In Miami, where I had been appointed Head of a Jewish school, the students were expected to study American history, but other than one or two kids whose European grandparents had retired to Miami from the eastern seaboard (New York, Philadelphia, Boston) and brought their children and therefore their grandchildren with them, about 98% of my students were non-Americans: Cuban refugees from the 1950s and 1960s, Argentine refugees from the 1980s and 90s, Colombian, Mexican, Venezuelan refugees arriving literally on a daily basis in flight from drug cartels and despotic quasi-Socialist regimes and military juntas and general economic catastrophe. Teaching Genoese Columbus as the discoverer of America was meaningless to kids who had already grown up on Spanish Vasco de Gama and Amerigo Vespucci, for whom the Mayflower pilgrims meant nothing, for whom the Thirteen Colonies were geographically further from their experience than Costa Rica or Havana or Guadalajara, and to whom the destruction of native civilisations was told very differently in South America than it was in the north, and anyway they knew all about the destruction of civilisations, because that was why most of their grandparents, or great-grandparents, had fled Europe for the Americas in the first place, some in the 1490s, some in the 1940s.

The teachers came to me, the new Head, to solve a dilemma my predecessor had told them just to get on with: how do we make this interesting, when it isn't personal.

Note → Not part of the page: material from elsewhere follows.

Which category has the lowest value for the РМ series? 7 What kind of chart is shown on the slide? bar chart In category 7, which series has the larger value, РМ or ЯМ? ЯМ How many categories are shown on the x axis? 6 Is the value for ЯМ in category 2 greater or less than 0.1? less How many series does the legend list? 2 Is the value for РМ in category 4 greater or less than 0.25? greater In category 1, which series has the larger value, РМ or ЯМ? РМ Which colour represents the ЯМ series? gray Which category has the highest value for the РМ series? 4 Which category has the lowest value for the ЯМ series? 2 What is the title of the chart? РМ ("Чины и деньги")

To which the answer seemed rather obvious: find ways to make it personal.

We (mostly they) invented a course during my second year, and ran it through every grade we had, from Kindergarten to 8, levelled to the ages of the kids. It began by setting them a simple homework task: how many countries are there in your immediate family? Mark them on a world map (appropriate worksheet provided), put names and relationships on the back, and bring in any photos that your parents are prepared to risk you damaging (we will photocopy and return them the same day). 


From two hundred and thirty children, we ended up with sixty-seven countries, including two that no longer existed, and half a dozen whose borders had shifted so the ancestral town was no longer where it was (my maternal grandparents fitted this: what was Poland in their day was now in Belarus). Some kids came back with 8, 9, even 10 countries (my grandpa was born in Lithuania, but they moved to France in the 1930s; he joined the resistance in Poland and after the war was in a displaced persons' camp in Cyprus before he got permission to emigrate to Colombia... all manner of similar stories).

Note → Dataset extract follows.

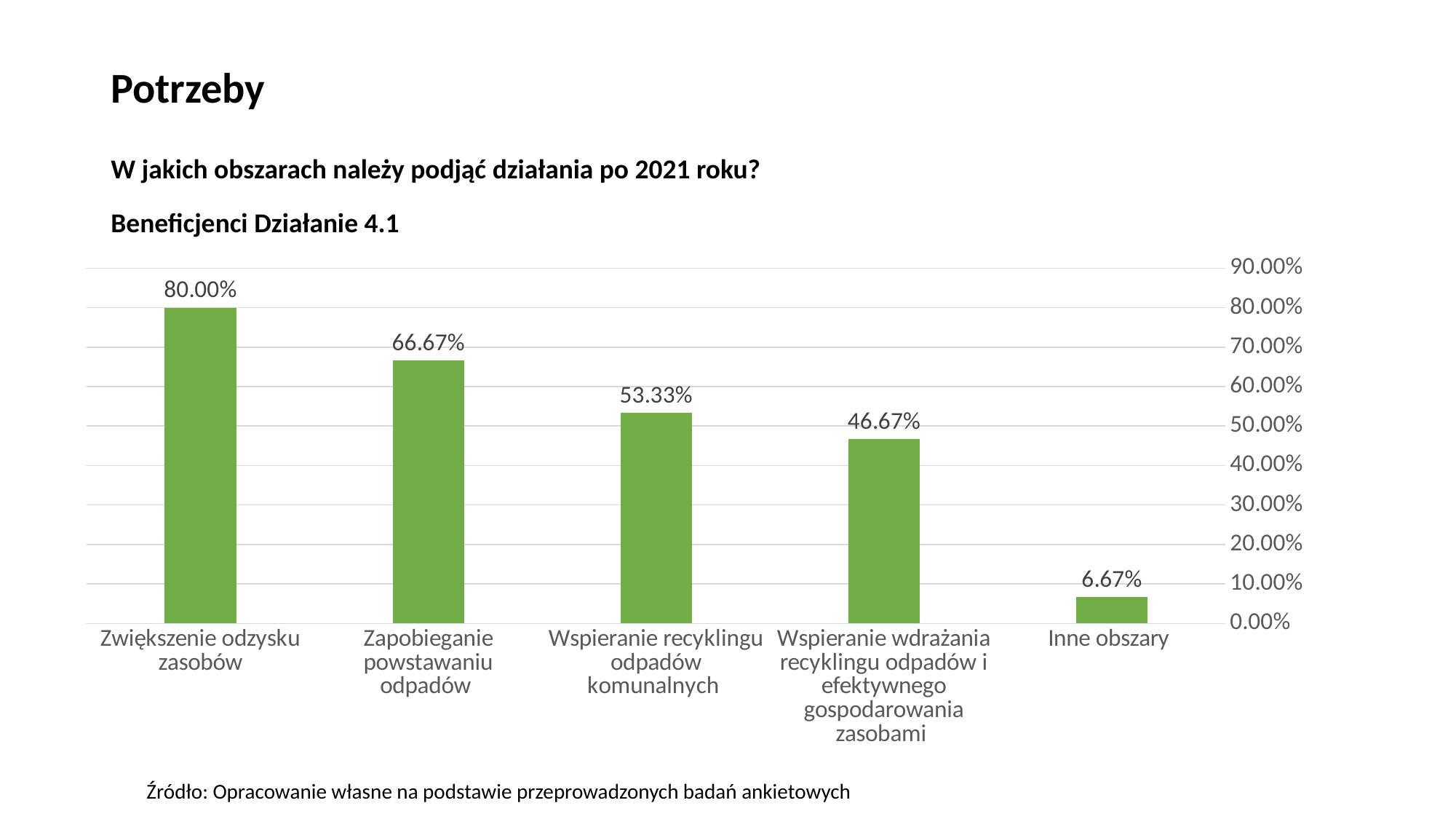
What is the value for "Zwiększenie odzysku zasobów"? 80.00% Which is larger: the value for "Wspieranie recyklingu odpadów komunalnych" or for "Wspieranie wdrażania recyklingu odpadów i efektywnego gospodarowania zasobami"? Wspieranie recyklingu odpadów komunalnych Do the values rise or fall from left to right across the categories? Fall Which category has the highest value? Zwiększenie odzysku zasobów What is the difference between the values for "Zwiększenie odzysku zasobów" and "Zapobieganie powstawaniu odpadów"? 13.33% How many categories are shown in the chart? 5 What is the highest value shown on the vertical axis? 90.00% What is the value for "Inne obszary"? 6.67% Is the value for "Zapobieganie powstawaniu odpadów" greater or less than 60.00%? greater What is the value for "Wspieranie recyklingu odpadów komunalnych"? 53.33% Which category has the lowest value? Inne obszary What kind of chart is shown on the slide? Bar chart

Then phase two: how many of these relatives are now in the USA, and where? Maps, photos, details. To supplement this latter, though of course it inevitably supplemented the former too, 
we had the kids interview their now North American aunts and uncles and cousins and grandparents, and find artefacts brought or bought here from those other countries, with photo albums in geographically divided sections, and assignments about the history of those countries (mostly the personal, Jewish history), sharing the research in groups because no one could cover every country represented in their family, but there was usually someone else from there. 

The kids loved it - their parents and grandparents loved it even more, and packed the exhibition that we mounted at year's end. The kids didn't do much American history that year, but they did World History on the grand scale, and Personal History on the even grander, and from the educational perspective it doesn't really matter what you study in the specific in order to learn the skills and acquire the tools you need in the general, if you want to be a good historian; and these kids were learning them, with passion, because it was theirs, and so they cared. 

It could only be done once though, for any generation, and so, the following year, without ever abandoning the personal, we harnessed the work back into the national curriculum, so that the older kids could meet senior school entrance requirements, which compelled them to encounter the alien world of White Anglo-Saxon Protestant American history, which is what you are expected to study in all American schools.

In truth, those Miami classrooms were no different from any you might enter in any inner-city school today, in most parts of the world, where you can be guaranteed to find a global community, Polish Catholics sitting next to Punjabi Hindus, next to ... you don't need me to make your local list. But the question that my teachers asked is yours as well. How do you teach "National History" to these children, whatever "National" might be in your context, without it becoming mere acculturation of the preferred perspective of the ruling powers?

And now, what has this to do with Lorenzo Lippi (Florence, 1412-69)
? Absolutely nothing. Or everything really - a matter of my personal history. Just hearing the name was enough to trigger the memory, and with the memory a beaming smile. From Lorenzo Lippi to Fra Lippo Lippi, a very much greater painter (see the deliberately chosen example below), whose story is told in a poem by Robert Browning, which I studied for English Literature A level back in 1973, and which was the poem, more than any other, that turned me on to writing poetry, and especially the dramatic monologue which I have used in poems, plays and novels down the decades, to writing anything at all in truth, including, eventually, this blog-page.


Filippo Lippi, "Disputation in the Synagogue", 1465


Much personal history, waiting to be recounted, in these amber pages too:


Soren Kierkegaard, Danish philosopher, born today in 1813


Karl Marx, German socialist, born today in 1818


and a very sad note, which I shall not extend, that Napoleon Buonaparte, French Emperor, died today in 1821. Sad because he started as the man who tore down the ghetto walls, who carried the Edicts of Tolerance with him wherever he went, whose ideals, learned from the French Enlightenment, are the sine qua non of today's Equal Opportunities and the continuing battle against racism, sexism, genderism, classism, and every other fragmentationism of the human worldism - but who ended his life as just another despotic tyrant and GER (GER is explained on May 2).